======== TEXTAUSZUG
Irgendwie funktionierte das mal gut und mal weniger gut, aber weitermachen war auf jeden Fall soweit okay, vor allem auch, weil das der Plan war und ich wollte voll gern wenigstens irgendeinen Halt haben. Denn Halt gibt es extrem wenig beim ewigen unterwegs sein.

Ich glaube Heimweh und Reisemüdigkeit sind grundsätzlich unterschiedliche Dinge, aber irgendwie bedingen sie sich auch gegenseitig, deshalb hab ich sie hier mal zusammen in einen Topf geworfen.

Heimweh fühlt sich für mich nach einem warmen, aber irgendwie trotzdem pieksenden Gefühl an. Es kann ganz plötzlich einschießen, wie wenn ein Mensch sich den Musikantenknochen anstößt und dann kribbelt es auch noch so unangenehm nach. Wenn ich durch fremde Gassen streife und plötzlich ganz widerwillig die Fassaden und löchrigen Gehwege Berlins vor Augen habe. Dann kommt auch die Sehnsucht nach dem Geruch und all den völlig verrückten Leuten, die mich unfreundlich anpöbeln ich solle mal einen Schritt zur Seite gehen. Das kann mir in manchen Augenblicken so heftig doll fehlen, dass ich richtig Druck in der Brust bekomme und vielleicht die ein oder andere Träne dabei verliere. Am heftigsten bekomme ich solche Gefühle aber, wenn ich an meine Liebsten denke. An deren Stimmen, oder wie es ist, wenn wir zusammensitzen und lachen. Dann wird der Schmerz teilweise unaufhaltsam. Trotzdem tut es theoretisch betrachtet auch gut so zu fühlen, weil es mir zeigt, wie viel Liebe und Kostbarkeit ich Zuhause habe.

Reisemüdigkeit wiederum fühlt sich bei mir wie ein schweres Gefühl an und macht alles eher taub. Ich hab so richtig extreme Lustlosigkeit und alles ist mir zu viel. Ich will nicht aufstehen, nichts sehen, hab keine Lust einen Weg rauszusuchen, geschweige denn mit einer fremden Person zu sprechen oder noch schlimmer: um Rat fragen. Alles wirkt irgendwie wie eine unüberwindbare Aufgabe und eigentlich möchte ich einfach nur… nach Hause!
================
======== BEREITGESTELLTE DATEN
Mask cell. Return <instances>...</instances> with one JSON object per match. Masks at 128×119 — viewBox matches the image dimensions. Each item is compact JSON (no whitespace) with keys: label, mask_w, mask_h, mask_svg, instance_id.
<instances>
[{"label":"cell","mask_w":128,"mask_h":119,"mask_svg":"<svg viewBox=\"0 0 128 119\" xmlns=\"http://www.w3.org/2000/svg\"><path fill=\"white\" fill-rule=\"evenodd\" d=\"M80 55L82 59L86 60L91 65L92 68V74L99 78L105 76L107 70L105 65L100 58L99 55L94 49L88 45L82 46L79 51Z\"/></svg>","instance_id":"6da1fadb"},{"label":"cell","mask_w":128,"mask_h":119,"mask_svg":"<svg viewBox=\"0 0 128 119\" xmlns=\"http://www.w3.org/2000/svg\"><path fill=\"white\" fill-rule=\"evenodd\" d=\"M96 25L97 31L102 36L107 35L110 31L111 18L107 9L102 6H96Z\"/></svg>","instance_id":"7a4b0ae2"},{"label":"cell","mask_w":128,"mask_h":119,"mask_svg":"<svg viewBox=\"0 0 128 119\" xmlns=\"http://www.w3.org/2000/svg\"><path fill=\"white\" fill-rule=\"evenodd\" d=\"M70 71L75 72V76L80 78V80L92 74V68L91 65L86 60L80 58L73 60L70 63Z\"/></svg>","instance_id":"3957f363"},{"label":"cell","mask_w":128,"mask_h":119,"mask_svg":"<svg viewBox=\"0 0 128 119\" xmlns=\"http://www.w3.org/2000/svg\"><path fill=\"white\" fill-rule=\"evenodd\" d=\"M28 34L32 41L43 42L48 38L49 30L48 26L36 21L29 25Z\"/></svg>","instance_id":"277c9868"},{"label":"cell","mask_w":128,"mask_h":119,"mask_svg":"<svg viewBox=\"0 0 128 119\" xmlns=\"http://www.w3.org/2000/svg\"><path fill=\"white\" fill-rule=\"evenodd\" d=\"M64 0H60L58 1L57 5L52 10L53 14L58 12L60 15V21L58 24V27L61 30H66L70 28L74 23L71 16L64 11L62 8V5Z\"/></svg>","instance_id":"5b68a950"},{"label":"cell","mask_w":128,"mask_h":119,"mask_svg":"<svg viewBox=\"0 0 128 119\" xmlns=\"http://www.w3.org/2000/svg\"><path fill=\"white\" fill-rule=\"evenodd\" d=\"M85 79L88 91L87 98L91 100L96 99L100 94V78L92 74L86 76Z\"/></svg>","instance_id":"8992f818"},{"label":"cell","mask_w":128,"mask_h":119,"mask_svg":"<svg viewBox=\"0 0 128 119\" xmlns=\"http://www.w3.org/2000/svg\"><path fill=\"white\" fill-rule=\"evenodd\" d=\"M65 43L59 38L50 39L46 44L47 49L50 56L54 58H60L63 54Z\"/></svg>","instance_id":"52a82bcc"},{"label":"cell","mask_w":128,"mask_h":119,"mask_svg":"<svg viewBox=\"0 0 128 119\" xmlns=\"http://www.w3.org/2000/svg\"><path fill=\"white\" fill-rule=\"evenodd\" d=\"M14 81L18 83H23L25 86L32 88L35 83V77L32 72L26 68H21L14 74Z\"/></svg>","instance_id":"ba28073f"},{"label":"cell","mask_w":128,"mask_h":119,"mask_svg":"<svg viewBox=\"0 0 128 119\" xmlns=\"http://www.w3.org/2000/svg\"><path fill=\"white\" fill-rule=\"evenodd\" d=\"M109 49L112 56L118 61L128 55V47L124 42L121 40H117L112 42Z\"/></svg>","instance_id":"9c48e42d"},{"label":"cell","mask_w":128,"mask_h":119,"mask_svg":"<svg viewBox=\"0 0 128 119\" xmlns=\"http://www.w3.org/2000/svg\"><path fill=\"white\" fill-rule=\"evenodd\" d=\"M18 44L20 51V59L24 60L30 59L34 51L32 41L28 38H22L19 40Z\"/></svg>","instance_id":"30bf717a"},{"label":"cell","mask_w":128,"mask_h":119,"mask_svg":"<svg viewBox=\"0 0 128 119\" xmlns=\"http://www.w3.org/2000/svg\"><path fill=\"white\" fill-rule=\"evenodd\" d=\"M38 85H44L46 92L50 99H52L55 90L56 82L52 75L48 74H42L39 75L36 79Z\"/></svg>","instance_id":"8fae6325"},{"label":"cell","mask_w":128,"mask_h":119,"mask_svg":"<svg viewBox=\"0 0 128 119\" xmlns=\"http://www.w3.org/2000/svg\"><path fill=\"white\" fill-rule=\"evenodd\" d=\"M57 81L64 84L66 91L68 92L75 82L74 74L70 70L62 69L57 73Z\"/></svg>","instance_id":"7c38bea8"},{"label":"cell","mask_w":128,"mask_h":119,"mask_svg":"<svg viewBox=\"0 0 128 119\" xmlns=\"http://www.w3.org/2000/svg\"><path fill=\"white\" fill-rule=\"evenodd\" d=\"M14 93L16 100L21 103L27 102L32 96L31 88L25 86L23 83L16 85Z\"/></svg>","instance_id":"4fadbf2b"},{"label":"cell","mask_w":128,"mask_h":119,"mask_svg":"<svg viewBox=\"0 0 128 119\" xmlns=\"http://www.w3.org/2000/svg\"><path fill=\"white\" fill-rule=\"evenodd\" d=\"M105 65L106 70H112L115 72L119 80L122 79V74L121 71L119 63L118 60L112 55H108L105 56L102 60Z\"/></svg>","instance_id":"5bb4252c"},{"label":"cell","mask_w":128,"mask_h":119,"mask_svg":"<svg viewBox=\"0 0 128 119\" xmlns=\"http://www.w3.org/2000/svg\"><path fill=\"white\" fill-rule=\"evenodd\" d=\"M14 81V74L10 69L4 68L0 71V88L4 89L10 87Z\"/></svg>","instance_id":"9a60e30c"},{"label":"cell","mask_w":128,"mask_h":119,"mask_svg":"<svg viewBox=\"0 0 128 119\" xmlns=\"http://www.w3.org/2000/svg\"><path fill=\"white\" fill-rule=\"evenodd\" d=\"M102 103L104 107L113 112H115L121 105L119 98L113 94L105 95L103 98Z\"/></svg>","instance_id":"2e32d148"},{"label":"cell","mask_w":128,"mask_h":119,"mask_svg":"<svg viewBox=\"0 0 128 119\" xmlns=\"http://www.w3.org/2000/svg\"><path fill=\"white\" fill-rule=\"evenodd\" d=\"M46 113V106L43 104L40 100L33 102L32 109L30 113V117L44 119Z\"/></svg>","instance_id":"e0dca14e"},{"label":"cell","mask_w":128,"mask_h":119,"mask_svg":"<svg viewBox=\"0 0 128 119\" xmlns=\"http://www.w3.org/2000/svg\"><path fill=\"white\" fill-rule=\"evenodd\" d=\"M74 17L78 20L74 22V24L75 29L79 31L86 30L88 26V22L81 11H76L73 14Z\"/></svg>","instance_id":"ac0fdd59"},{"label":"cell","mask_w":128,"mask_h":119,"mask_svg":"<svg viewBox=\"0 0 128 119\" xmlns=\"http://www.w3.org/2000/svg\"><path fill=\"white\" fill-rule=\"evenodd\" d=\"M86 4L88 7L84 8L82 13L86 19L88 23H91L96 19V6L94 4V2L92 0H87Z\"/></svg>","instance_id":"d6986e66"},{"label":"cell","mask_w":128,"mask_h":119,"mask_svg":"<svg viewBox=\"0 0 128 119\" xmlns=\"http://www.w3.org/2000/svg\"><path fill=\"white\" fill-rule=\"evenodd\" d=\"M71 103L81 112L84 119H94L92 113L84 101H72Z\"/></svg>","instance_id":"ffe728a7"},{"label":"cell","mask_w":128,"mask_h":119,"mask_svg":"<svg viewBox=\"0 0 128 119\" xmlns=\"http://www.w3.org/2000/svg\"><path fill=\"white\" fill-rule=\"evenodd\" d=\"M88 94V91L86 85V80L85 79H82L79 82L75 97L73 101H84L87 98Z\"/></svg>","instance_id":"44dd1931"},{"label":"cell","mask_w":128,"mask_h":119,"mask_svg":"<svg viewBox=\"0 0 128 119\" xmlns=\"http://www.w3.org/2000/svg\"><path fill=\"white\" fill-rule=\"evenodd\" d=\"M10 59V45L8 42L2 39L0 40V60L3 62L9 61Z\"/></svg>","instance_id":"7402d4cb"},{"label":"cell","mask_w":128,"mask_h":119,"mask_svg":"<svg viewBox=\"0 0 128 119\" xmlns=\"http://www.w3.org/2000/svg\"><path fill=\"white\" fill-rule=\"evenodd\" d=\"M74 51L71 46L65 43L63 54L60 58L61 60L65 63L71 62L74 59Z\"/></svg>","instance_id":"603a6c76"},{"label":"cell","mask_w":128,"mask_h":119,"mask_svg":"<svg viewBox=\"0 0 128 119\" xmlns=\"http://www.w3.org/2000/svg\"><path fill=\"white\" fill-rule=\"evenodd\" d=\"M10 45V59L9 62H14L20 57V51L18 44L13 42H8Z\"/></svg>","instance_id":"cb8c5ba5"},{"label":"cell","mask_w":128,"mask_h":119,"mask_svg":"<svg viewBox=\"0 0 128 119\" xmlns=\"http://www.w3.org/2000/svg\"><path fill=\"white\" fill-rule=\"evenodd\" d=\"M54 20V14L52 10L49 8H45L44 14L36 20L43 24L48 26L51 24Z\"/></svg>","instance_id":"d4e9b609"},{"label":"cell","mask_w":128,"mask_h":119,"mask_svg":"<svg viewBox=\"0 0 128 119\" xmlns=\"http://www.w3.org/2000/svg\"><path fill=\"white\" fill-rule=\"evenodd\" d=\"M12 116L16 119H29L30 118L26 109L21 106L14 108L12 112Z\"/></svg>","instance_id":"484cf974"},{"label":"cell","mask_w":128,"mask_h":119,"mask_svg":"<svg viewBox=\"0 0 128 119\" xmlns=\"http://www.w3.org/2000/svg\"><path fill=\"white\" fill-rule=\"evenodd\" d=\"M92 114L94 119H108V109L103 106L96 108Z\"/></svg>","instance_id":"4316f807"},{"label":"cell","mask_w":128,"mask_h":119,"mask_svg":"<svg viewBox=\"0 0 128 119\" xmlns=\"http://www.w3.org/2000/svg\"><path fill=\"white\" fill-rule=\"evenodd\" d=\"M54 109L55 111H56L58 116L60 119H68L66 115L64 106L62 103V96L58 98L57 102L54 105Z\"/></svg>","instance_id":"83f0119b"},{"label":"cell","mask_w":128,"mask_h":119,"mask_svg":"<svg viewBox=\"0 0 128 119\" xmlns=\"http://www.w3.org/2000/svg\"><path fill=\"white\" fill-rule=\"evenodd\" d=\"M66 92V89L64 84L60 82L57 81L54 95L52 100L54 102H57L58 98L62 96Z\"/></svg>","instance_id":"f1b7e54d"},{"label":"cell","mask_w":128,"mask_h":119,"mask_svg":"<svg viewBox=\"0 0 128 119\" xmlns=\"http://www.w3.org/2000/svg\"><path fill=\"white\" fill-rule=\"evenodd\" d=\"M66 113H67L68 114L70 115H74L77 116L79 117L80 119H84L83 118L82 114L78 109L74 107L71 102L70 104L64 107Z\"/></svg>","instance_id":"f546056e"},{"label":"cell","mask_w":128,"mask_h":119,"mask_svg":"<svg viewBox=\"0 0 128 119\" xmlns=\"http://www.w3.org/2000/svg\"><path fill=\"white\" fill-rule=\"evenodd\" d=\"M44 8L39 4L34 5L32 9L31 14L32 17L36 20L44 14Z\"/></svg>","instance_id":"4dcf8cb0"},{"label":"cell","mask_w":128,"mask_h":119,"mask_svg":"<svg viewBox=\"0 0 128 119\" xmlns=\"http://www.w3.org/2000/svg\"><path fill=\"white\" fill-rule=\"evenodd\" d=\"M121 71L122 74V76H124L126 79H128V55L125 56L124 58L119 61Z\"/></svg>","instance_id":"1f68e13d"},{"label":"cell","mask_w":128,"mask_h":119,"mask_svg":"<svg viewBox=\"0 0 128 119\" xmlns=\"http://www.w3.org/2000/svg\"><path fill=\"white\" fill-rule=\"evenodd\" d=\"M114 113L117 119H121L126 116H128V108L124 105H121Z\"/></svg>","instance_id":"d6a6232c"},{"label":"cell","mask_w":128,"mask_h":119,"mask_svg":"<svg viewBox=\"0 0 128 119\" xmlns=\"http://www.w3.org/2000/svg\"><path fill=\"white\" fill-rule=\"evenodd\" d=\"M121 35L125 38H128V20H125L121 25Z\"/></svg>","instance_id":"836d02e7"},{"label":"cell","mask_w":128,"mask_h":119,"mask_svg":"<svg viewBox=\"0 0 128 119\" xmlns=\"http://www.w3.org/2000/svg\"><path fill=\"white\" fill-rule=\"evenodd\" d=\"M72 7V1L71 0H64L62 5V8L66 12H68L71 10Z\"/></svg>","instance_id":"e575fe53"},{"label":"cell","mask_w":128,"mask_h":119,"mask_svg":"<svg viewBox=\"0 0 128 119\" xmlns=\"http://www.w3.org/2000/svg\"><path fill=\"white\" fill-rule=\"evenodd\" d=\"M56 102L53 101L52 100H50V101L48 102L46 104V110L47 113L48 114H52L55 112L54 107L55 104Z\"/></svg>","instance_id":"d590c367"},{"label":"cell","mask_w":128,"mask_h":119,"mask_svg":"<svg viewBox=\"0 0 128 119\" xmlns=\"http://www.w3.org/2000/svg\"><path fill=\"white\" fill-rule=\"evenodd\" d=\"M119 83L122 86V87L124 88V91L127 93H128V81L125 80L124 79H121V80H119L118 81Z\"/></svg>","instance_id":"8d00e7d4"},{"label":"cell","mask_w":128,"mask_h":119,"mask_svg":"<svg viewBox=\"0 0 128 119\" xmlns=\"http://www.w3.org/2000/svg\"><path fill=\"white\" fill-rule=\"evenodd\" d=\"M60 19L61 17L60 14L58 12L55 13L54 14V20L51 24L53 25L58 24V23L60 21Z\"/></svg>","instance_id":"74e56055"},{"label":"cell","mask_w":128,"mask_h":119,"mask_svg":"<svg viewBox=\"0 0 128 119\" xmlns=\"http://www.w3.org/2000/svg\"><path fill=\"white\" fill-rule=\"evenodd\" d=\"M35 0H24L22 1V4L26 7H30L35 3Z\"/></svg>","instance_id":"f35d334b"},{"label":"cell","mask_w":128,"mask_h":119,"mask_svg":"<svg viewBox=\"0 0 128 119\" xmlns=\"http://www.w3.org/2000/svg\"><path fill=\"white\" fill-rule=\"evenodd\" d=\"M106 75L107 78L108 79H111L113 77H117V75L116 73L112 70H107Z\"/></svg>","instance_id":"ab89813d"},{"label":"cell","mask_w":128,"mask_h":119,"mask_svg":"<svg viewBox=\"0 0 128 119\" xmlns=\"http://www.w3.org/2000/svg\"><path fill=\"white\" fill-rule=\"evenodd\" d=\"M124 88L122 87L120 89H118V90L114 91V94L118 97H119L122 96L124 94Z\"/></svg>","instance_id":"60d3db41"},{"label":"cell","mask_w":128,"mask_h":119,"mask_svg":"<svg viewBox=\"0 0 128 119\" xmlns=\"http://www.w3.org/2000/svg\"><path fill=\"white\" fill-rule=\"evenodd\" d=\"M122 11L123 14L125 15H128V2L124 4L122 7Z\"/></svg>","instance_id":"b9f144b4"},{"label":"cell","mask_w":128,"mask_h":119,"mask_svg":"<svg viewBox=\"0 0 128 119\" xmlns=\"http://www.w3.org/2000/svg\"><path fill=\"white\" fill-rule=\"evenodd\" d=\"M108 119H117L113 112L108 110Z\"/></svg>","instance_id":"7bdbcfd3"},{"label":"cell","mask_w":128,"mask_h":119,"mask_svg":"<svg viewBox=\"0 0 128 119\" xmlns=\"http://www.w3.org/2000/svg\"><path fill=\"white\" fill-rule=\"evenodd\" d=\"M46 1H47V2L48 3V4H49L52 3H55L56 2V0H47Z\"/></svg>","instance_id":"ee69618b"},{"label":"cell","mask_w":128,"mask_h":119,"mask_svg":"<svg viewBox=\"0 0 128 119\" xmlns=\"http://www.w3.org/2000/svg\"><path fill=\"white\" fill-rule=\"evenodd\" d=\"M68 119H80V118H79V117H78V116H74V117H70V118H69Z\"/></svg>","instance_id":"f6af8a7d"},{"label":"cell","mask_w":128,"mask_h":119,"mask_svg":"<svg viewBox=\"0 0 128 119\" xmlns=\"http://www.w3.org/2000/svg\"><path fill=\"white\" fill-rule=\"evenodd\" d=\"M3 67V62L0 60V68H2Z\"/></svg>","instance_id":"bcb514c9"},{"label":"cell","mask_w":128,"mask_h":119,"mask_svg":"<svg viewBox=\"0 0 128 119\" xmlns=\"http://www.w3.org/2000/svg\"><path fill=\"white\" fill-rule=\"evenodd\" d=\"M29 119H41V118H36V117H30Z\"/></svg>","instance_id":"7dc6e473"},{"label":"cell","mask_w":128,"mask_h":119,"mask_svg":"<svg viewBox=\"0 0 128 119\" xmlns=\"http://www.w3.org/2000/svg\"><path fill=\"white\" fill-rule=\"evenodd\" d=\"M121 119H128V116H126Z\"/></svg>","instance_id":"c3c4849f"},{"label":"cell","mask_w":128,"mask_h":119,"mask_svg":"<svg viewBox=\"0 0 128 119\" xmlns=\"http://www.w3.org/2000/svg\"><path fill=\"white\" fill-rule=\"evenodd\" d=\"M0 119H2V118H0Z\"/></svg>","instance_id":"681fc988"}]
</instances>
================
_AUFGABEN_
**A.** Übertragen Sie aus dem Textauszug wortgetreu die Passage von "Reisemüdigkeit wiederum fühlt" bis "nur… nach Hause!".
**B.** Übersetzen Sie den Satz "Reisemüdigkeit wiederum fühlt sich bei mir wie ein schweres Gefühl an und macht alles eher taub." aus dem Textauszug ins Englische.
**C.** Fassen Sie den Absatz des Textauszugs, der mit "Heimweh fühlt sich für mich" beginnt, als kurze Stichpunktliste zusammen, ohne die wesentlichen Aussagen zu verlieren.
Für die Bearbeitung sind die Daten nicht erforderlich.

_LÖSUNGEN_
**A.**
Reisemüdigkeit wiederum fühlt sich bei mir wie ein schweres Gefühl an und macht alles eher taub. Ich hab so richtig extreme Lustlosigkeit und alles ist mir zu viel. Ich will nicht aufstehen, nichts sehen, hab keine Lust einen Weg rauszusuchen, geschweige denn mit einer fremden Person zu sprechen oder noch schlimmer: um Rat fragen. Alles wirkt irgendwie wie eine unüberwindbare Aufgabe und eigentlich möchte ich einfach nur… nach Hause!

**B.** Travel fatigue, on the other hand, feels like a heavy feeling to me and tends to make everything numb.

**C.**
- Heimweh ist ein warmes, aber zugleich pieksendes Gefühl, das plötzlich einschießen kann, ähnlich wie ein angestoßener Musikantenknochen mit unangenehmem Nachkribbeln.
- Beim Streifen durch fremde Gassen tauchen ungewollt Berlins Fassaden und löchrige Gehwege auf.
- Es entsteht Sehnsucht nach dem Geruch und den verrückten Leuten, die einen anpöbeln, man solle zur Seite gehen.
- Das Vermissen kann so heftig sein, dass Druck in der Brust entsteht und Tränen fließen.
- Am stärksten ist das Gefühl beim Gedanken an die Liebsten, ihre Stimmen und das gemeinsame Lachen; der Schmerz wird dann teilweise unaufhaltsam.
- Trotzdem tut es gut, weil es zeigt, wie viel Liebe und Kostbarkeit es zu Hause gibt.